Peripheral sensitization. Peripheral inflammatory mediators play a major role in the generation and perpetuation of chronic oral pain conditions in pets. Host-mediated pro-inflammatory cytokines and chemokines are mobilized at the diseased site from host cells in response to bacterial antigens. Peripheral sensitization is initiated when compounds like histamine result in vasodilation, allowing these proalgesic mediators to extend to previously non-inflamed tissue. Alteration of this effect is achieved by decreasing the production of some of these substances by using NSAIDs to dampen host response.

Opiate-receptor activation. The brain attempts to counter the number and intensity of pain signals reaching the higher centers by initiating the production of internal opiates?— endorphins, dynorphins, and enkephalins — to occupy opiate receptors on nerves, bone, gingiva and other cell types.

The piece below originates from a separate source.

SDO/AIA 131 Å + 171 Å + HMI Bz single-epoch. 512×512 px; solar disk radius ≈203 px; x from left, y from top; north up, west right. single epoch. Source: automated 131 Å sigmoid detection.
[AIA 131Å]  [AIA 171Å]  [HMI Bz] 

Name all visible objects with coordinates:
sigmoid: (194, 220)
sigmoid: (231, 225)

Unfortunately, these do not produce adequate analgesia in many chronic pain states. The use of synthetic opiates including morphine, fentanyl and hydromorphone in CRI and client-administered home care bridges the therapeutic gap left by the descending inhibitory opiates.

Intraoperative physiologic benefits. Not only does CRI initiate the desired goals of altering wind-up, decreasing inflammation and stimulating opiate receptors, it also decreases the amount of inhalant anesthetic needed during the intraoperative period. Maximizing this effect with the addition of a complete sodium channel blockade ensures that ascending sensory signals are eliminated. This is accomplished by using regional nerve blocks.

Regional nerve blocks

Photo 3: Due to the short infraorbital canal in cats and brachycephalic dogs, the rostral maxillary (infraorbital) block delivers the agent adjacent to the pterygopalatine and infraorbital nerves to block the entire quadrant including palatal bone and mucosa.

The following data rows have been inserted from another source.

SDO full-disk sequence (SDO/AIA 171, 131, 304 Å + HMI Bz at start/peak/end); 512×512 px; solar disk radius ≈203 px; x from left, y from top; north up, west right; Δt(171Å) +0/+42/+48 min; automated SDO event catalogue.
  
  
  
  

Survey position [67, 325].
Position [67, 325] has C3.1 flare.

Rounding out the triad, regional nerve blocks should be employed to eliminate cortical sensory perception generated by surgical manipulation of tooth, bone or soft tissue. The four blocks used in mesocephalic and dolichocephalic dogs are the rostral and caudal maxillary, and the rostral and caudal mandibular.

Photo 4: The caudal mandibular (inferior alveolar, mandibular alveolar) block has been implicated in the induction of tongue trauma. Proper patient monitoring during recovery can totally eliminate this rare problem.








Only three blocks are required in cats and brachycephalic dogs. The rostral maxillary (infraorbital) block provides a complete quadrant blockade in these animals due to their short infraorbital canal (Photo 3). The caudal mandibular (inferior alveolar, mandibular alveolar) block has been associated with severe tongue trauma in rare instances (Photo 4). This occurs in the immediate postoperative period and can be avoided by manually placing the tongue in a normal intraoral position and visually monitoring the patient until it can maintain sternal recumbency. Taking advantage of regional nerve blocks allows blood pressure, cardiac output, and respiration rate to approximate levels expected in patients not experiencing surgical tissue manipulation. Tissue oxygenation and perfusion are positively affected, making it easier to avoid hypothermia. Properly administered regional nerve blocks allow the patient to wake up pain-free, provide smoother recoveries and minimize or eliminate the immediate need for additional postoperative analgesics. Proper planning provides for the other components of the triad to be on board when regional block efficacy wanes.


Chronic pain pathophysiology is extremely complex. This “analgesic triad” for patients with chronic oral pain simplifies the approach to pain management while spanning the scope of the major mechanisms involved in pain generation and perpetuation.